Debatte um Inzidenz nimmt Fahrt auf
Gesundheitsministerium will verstärkt auch auf Klinikeinweisungen achten – Söder warnt
Die Bundesregierung will zur Beurteilung der Corona-Lage künftig neben der Sieben-Tage-Inzidenz auch die Klinikeinweisungen berücksichtigen. „Die Inzidenz war nie einziger Parameter, um das Pandemiegeschehen zu beurteilen. Aber sie ist und bleibt ein wichtiger Parameter“, sagte ein Sprecher des Bundesgesundheitsministeriums am Montag. Die Inzidenz gibt die Zahl der Ansteckungen pro 100 000 Einwohner in den letzten sieben Tagen an. Sie ist
Grundlage für viele Corona-Maßnahmen, etwa die Bundesnotbremse, die Ende Juni ausgelaufen ist.

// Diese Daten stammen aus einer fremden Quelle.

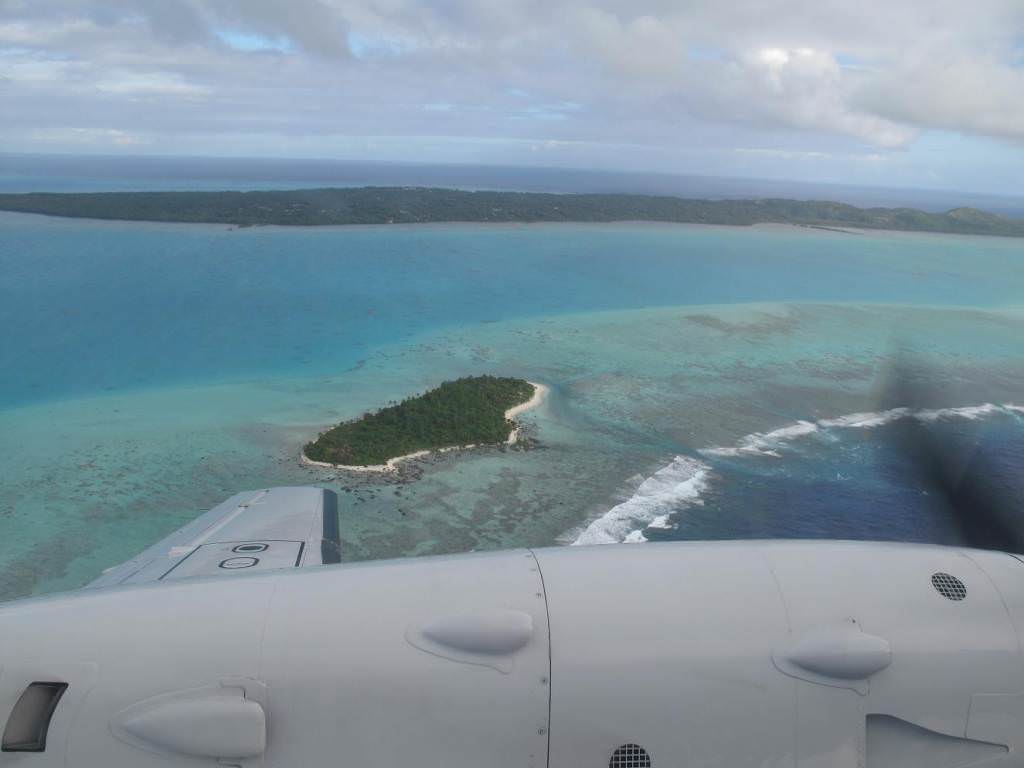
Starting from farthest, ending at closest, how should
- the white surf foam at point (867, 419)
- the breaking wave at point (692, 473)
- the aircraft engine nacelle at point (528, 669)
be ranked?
the white surf foam at point (867, 419) < the breaking wave at point (692, 473) < the aircraft engine nacelle at point (528, 669)

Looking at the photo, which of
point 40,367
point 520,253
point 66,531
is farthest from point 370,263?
point 66,531

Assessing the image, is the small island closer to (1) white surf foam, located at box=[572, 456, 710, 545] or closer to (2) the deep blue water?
(1) white surf foam, located at box=[572, 456, 710, 545]

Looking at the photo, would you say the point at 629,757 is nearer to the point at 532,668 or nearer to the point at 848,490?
the point at 532,668

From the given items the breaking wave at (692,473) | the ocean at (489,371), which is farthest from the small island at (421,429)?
the breaking wave at (692,473)

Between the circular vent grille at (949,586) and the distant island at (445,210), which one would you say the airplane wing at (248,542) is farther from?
the distant island at (445,210)

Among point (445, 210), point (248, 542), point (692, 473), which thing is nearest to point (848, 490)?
point (692, 473)

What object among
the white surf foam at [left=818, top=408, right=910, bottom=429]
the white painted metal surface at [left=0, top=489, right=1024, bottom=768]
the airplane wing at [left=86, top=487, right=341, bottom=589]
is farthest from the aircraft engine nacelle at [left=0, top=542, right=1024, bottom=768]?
the white surf foam at [left=818, top=408, right=910, bottom=429]
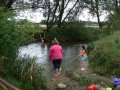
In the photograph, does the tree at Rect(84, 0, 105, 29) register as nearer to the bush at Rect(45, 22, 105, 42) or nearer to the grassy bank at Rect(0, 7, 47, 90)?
the bush at Rect(45, 22, 105, 42)

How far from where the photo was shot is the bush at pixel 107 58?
61.3ft

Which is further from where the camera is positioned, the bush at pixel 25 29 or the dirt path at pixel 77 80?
the dirt path at pixel 77 80

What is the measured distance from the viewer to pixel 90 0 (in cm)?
5659

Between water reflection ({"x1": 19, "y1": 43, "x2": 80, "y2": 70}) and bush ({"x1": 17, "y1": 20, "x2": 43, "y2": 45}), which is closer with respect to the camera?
bush ({"x1": 17, "y1": 20, "x2": 43, "y2": 45})

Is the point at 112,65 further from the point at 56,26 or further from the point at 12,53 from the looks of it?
the point at 56,26

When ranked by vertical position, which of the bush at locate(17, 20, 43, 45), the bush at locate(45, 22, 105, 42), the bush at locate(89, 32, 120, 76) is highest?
the bush at locate(17, 20, 43, 45)

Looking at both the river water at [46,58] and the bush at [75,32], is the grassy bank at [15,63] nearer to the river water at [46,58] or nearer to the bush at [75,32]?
the river water at [46,58]

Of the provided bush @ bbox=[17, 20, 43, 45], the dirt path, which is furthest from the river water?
the dirt path

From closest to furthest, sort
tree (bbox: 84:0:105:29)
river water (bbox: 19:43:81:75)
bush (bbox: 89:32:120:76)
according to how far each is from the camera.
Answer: river water (bbox: 19:43:81:75)
bush (bbox: 89:32:120:76)
tree (bbox: 84:0:105:29)

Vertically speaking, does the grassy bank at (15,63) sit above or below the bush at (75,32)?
above

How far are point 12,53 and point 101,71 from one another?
585 cm

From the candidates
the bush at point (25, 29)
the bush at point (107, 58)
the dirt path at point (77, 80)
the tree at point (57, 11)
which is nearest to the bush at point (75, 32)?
the tree at point (57, 11)

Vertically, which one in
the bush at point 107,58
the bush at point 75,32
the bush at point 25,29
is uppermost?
the bush at point 25,29

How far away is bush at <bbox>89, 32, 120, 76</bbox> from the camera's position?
61.3 feet
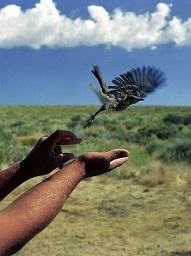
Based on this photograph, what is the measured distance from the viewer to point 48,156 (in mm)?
2719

Den Kurs bestätigte auch Minister Jens Spahn (CDU) auf Twitter: Nötig seien jetzt auch detailliertere Informationen über die Lage in den Kliniken. „Da die gefährdeten Risikogruppen geimpft sind, bedeutet eine hohe Inzidenz nicht automatisch eine ebenso hohe Belastung bei den Intensivbetten.“Von einem generellen Kurswechsel sprach er nicht.
Sympathie für die erweiterte Betrachtungsweise zeigte Südwest-Gesundheitsminister Manfred Lucha (Grüne). Bayerns Ministerpräsident Markus Söder (CSU) sagte derweil in München, er hielte es für verfrüht, von der Sieben-Tage-Inzidenz zur Beurteilung der Corona-Lage abzurücken. Es sei aber „sehr sinnvoll“, etwa die Corona-Krankenhauszahlen dazu in Relation zu setzen und zudem einen Koeffizienten zu finden, der die hohe Zahl der Geimpften berücksichtige.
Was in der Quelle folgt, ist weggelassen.